The next seminal event in my pottery sojourn came with an edition of Arizona Highways devoted to Southwest pottery, particularly Maria, Nampeyo and their family's works. I found that the designs and shapes worked and sold well in high fire and raku. There are some examples of the early work on the retrospective link of the home page.

Cathey was already an accomplished seamstress and clothes designer so doing street shows in the San Francisco Bay area was a logical progression that leads to quitting a perfectly good job to become a potter? Selling work and getting the instant feedback on new ideas was the fuel to move it all forward, I am honored to be one of the early craftsmen that came out of this tradition, and still have many dear friends from the experience. In 1977 we moved to Oregon (to the chagrin of our friends and family), "We" being Cathey and I, and our daughters Calley 7 and Tachi 5. We soon opened a galley and continued to do shows on the West Coast and Southwest. When the bottom fell out of the Southwest market in the late 80's we switched over to the wholesale of a line of raku floral and decorative pieces that turned out to be a blend of Asian and Southwest design. The fusion was unintentional but has been very successful; once again going with the market has worked out well.

At this time my hope is to get back into one of kind pieces but let’s see which way the wind blows.

When starting pottery in 1970 most potters were following the Asian or European tradition of design. My inspiration came from the many fine examples of Native American ceramic design. Mimbres, Sikyatki and Pre Columbian were my primary departure points. The focus has been to combine, distill and contemporize these styles and also to define the archetypes from which they evolved. The last 15 years has been spent exploring Asian motifs and finding a fusion/commonality with the west. The techniques and materials employed for surface decoration are developed to achieve a classic but natural appearance. The hope is to produce works that will not be clichés and will withstand the test of time. The Archetypes and designs in the works are meaningful to me but the viewer should derive their own meaning. I feel each piece is made for someone; I just have to wait for him or her to claim it. "I feel my work is a study and distillation of design".

Dodero Studio Ceramics specializing in decorative ceramics and raku pottery since 1970.

Decorative Ceramics / Pottery in Raku and stoneware are the primary focus of Dodero Studio Ceramics. Spending many years as a Gallery owner / operator, studio potter and design consultant John Dodero has developed a simple and powerful design style to complement any décor.
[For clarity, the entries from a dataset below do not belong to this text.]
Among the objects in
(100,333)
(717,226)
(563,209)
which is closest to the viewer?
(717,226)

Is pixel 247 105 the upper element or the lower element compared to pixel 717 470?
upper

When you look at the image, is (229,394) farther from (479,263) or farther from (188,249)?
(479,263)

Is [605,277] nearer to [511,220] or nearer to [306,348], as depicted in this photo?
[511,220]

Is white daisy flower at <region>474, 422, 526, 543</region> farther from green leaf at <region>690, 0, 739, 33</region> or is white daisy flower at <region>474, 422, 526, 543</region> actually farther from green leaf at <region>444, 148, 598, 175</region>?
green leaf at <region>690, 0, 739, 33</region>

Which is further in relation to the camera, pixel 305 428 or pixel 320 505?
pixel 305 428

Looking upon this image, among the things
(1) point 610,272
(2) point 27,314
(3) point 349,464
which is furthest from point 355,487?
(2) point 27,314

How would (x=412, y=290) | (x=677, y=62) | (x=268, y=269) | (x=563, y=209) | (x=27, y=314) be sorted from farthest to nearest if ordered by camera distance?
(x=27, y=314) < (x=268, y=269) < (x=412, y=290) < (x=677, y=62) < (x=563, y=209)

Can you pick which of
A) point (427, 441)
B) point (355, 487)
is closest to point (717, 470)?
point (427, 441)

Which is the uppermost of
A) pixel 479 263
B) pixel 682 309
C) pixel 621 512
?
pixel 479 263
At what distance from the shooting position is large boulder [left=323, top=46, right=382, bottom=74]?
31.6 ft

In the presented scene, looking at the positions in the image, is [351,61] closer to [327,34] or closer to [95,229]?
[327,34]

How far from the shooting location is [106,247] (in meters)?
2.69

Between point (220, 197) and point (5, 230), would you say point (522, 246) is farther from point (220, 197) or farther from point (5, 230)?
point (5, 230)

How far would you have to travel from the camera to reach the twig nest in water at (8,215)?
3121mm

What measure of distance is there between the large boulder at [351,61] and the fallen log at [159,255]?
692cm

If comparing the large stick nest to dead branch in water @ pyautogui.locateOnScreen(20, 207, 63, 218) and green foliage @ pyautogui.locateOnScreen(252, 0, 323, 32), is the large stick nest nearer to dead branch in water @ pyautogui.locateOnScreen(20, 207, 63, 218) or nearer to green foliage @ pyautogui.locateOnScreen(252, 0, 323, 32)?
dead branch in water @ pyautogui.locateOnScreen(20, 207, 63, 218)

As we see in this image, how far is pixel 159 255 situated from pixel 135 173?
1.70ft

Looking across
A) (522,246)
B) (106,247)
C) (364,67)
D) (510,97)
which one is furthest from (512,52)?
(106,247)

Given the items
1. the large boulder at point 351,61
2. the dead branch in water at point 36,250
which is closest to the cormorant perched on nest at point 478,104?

The fusion of Asian and Native American design has proved to be traditional yet contemporary. The calm presence satisfies the practical décor needs without being a cliché or appears as ethno ketch The strong ceremonial style and natural gourd shapes developed over many years of Native American inspired work has been blended with a distinctly Asian look.

The many choices of items include Raku Cachepots and planters for orchids, Raku decorative ceramic Fetish Pots, Raku decorative Volcano Pots, Stoneware Cache Pots, Planters, Lamps and Vases.

Our Raku Urns were developed in the late 80” in an attempt to fuse the east and west they are available is a range of colors and sizes.

The Raku Planters can be referred to as Cachepots or Jardinières. They are meant to be used a decorative container for a potted plant. They are sized to fit the standard planter sizes. They have proven over the years to be the perfect decorative addition for orchids, or any plant that needs a home.

The Raku process was brought to the West coast in the late 1960’s. Over the years it has diverged quite a bit form it’s Japanese origin. The U.S. approach has revolved around a post fire reduction, where the Japanese plunge the war in water after removing from the kiln. This difference in firing technique gives the Western style a more distinctive crackle pattern when carbon is trapped in crazing. When Copper is use in the glaze formula “copper flashing” can be achieved giving the work a metallic luster. This metallic look was widely used in the 70’s 80’s and 90’s and a majority of people identifies this look with Raku. The truth being the metallic look is a very recent derivation the 500-year-old process.

The approach taken in the work of Dodero Studio is the use of fluxed glazes in most cases striving for a random crazing pattern over a refined classic form. A wide range of coloring oxides are used to meet the many need of the Décor industry. “We want to match your couch” has been our motto. As odd as these sounds we understand people have to live with our pots and we want to produce ware to complement your décor and create a harmonious environment.